Risultano comprensibili le difficoltà in grandi centri cittadini come Bari, Palermo, Modena e Padova per sviluppo urbano delle città e burocrazia impietosa. Lo risulta meno la mancanza di strutture di proprietà per piccoli centri di provincia.

Questi, infatti, oltre ad aumentare i ricavi, permetterebbero una più sana programmazione per i club. Questi potrebbero in tal modo investire maggiori liquidi nella scoperta e formazione dei propri giovani, invece di pescare annualmente dalla Serie A giovani usciti dalla Primavera che, per quanto talentuosi, non aumentano il patrimonio sportivo del club in cui risiedono temporaneamente.

I giovani talenti per la Nazionale Italiana sprecati in Serie C

I giovani della Primavera mandati in prestito in Serie C. Altro capitolo scottante. Questi vengono spesso catapultati in un contesto di professionismo difficile da interpretare persino per certi giocatori navigati di Serie B, in cui il loro talento viene spesso sacrificato in nome di una rigidità tattica degli allenatori che talvolta risulta comprensibile al fine di raggiungere i vari obiettivi stagionali (pena: esonero).

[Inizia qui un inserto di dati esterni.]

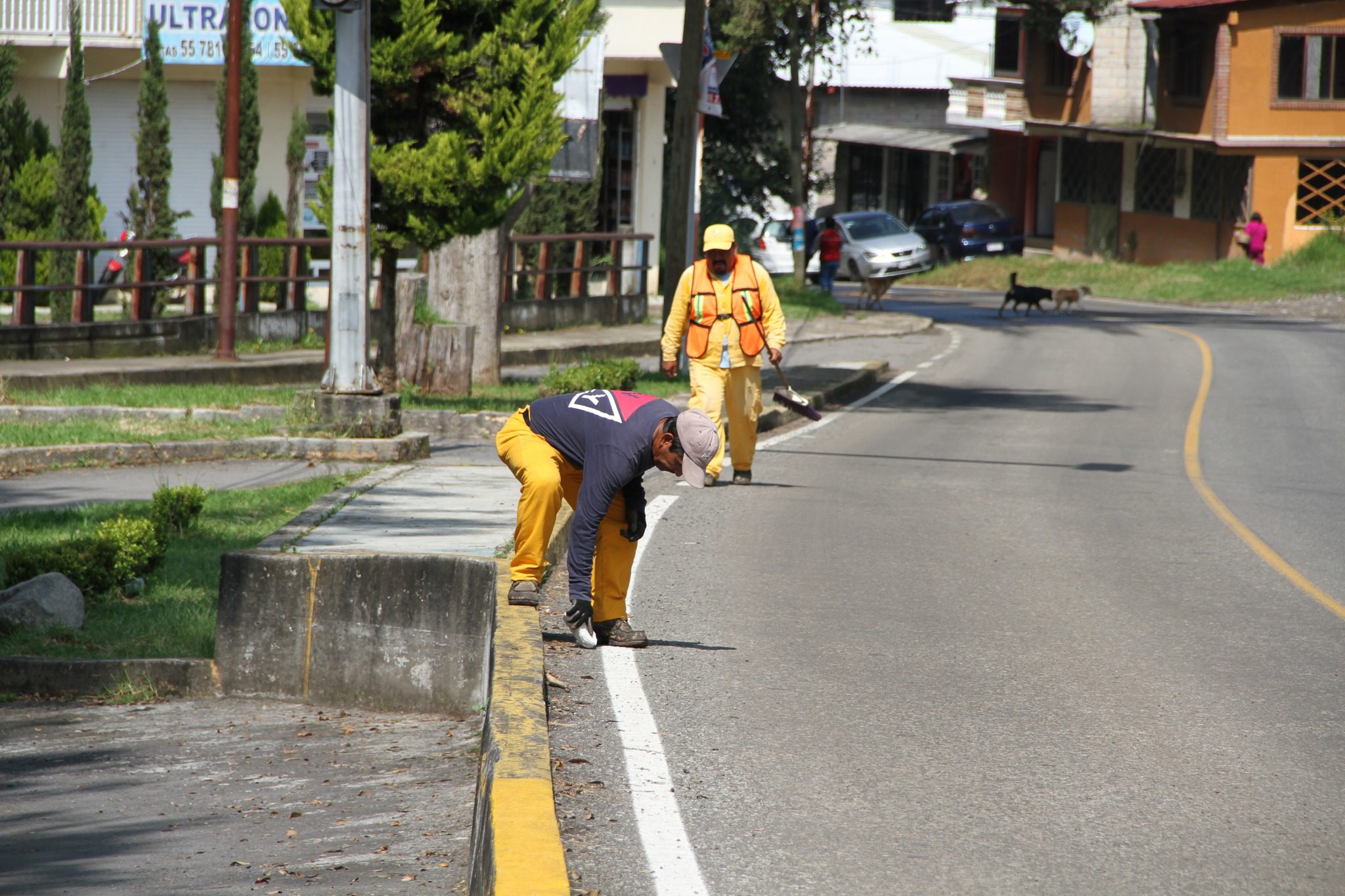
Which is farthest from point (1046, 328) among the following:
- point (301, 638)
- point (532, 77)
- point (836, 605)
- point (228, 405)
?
point (301, 638)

A questo punto sorge naturale chiedersi: è stata davvero utile l’istituzione delle squadre U23 in Serie C? In questi anni l’unica formazione in grado di iscrivere regolarmente la propria formazione giovanile in Lega Pro è stata la Juventus. Tra l’altro con risultati che, finora, non pare che stiano dando del tutto i propri frutti alla prima squadra.

I giovani di talento non hanno bisogno di fare gavetta in Serie C (campionato che richiede, è giusto ribadirlo, una certa rigidità tattica e presenta spesso alte condizioni di ingiocabilità dei campi). I giovani talentuosi che escono dalla Primavera devono giocare in Prima Squadra in Serie A, nelle coppe continentali.

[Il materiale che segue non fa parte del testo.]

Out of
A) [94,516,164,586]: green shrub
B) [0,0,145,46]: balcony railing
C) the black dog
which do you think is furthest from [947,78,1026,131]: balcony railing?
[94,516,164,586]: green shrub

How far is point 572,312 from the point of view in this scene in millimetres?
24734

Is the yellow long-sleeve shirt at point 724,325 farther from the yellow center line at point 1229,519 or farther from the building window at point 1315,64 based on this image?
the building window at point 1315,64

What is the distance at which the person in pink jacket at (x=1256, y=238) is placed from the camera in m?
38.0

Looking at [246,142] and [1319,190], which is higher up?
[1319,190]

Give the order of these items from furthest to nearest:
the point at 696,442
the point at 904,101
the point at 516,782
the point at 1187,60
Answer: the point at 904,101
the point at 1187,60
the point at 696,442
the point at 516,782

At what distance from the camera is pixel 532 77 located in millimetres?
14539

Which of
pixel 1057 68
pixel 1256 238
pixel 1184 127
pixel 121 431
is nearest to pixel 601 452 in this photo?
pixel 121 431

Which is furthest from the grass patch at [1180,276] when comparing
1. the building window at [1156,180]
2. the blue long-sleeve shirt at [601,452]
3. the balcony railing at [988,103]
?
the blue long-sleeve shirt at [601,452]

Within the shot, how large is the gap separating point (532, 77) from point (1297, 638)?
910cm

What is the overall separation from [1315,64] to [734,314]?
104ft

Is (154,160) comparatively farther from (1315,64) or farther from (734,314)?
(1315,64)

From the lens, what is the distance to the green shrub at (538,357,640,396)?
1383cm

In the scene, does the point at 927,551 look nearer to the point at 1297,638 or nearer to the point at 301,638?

Urge una riduzione delle squadre professioniste

La Serie C presenta al momento 60 squadre “professioniste”. Una caratteristica italiana di cui nessuno sente il bisogno. Il cuscinetto del semi-professionismo può essere utile solo e soltanto come condizione temporanea in vista di una netta riduzione delle squadre professionistiche di terza serie a 20 club. Al di sotto di questo livello dovrebbe esserci, infine, solo il dilettantismo.

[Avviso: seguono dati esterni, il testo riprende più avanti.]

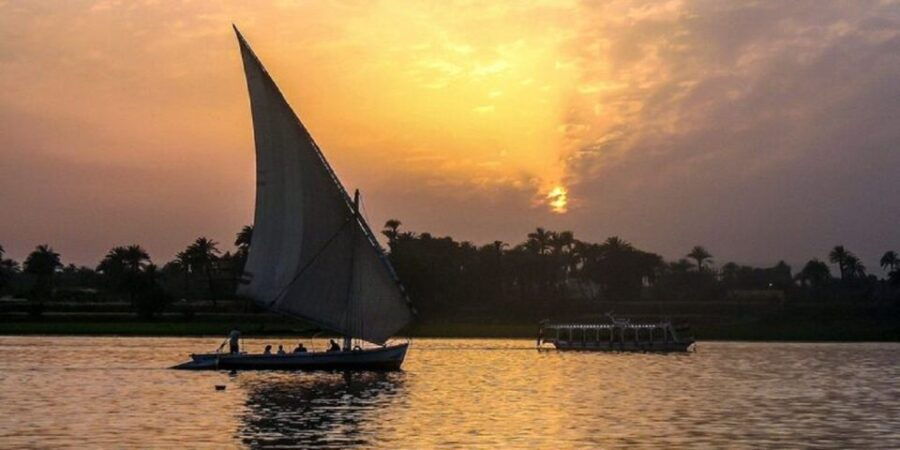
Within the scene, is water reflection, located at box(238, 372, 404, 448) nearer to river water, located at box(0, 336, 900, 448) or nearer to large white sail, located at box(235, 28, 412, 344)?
river water, located at box(0, 336, 900, 448)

In questo modo possono essere ridotte le dilazioni dei ricavi per sponsor di Lega, diritti TV (davvero irrilevanti in Serie C). Aumentano le spese per le trasferte (allungando il percorso e abolendo la presenza dei tre gironi territoriali). Ma in un contesto di generale aumento dei ricavi per la presenza di strutture di proprietà, l’alzarsi delle spese per le trasferte potrebbe risultare irrilevante.

Riassumiamo dunque le proposte per un rinnovamento del calcio italiano dal basso.

Riduzione delle squadre di Serie C a 20 club.  Conseguente creazione di una lega semi-professionistica temporanea (non più di 5 anni) al fine di un passaggio definitivo al dilettantismo per quei club che non possono mantenere standard economici, tecnici e strutturali degni del professionismo.
Rilancio dei giovani tramite strutture di proprietà da parte dei club di Lega Pro, in modo da valorizzare il capitale tecnico già presente nei propri vivai.
Abolizione dei club U23. Obbligo in fase di registrazione della rosa dell’inserimento di un sempre maggior numero di giocatori cresciuti nel vivaio di una squadra italiana, con relativi incentivi economici per i club.

Dopodiché, si può iniziare a ragionare sui problemi strutturali delle squadre di Serie A, dei problemi tecnici e tattici, della convocabilità o meno di Immobile in Nazionale.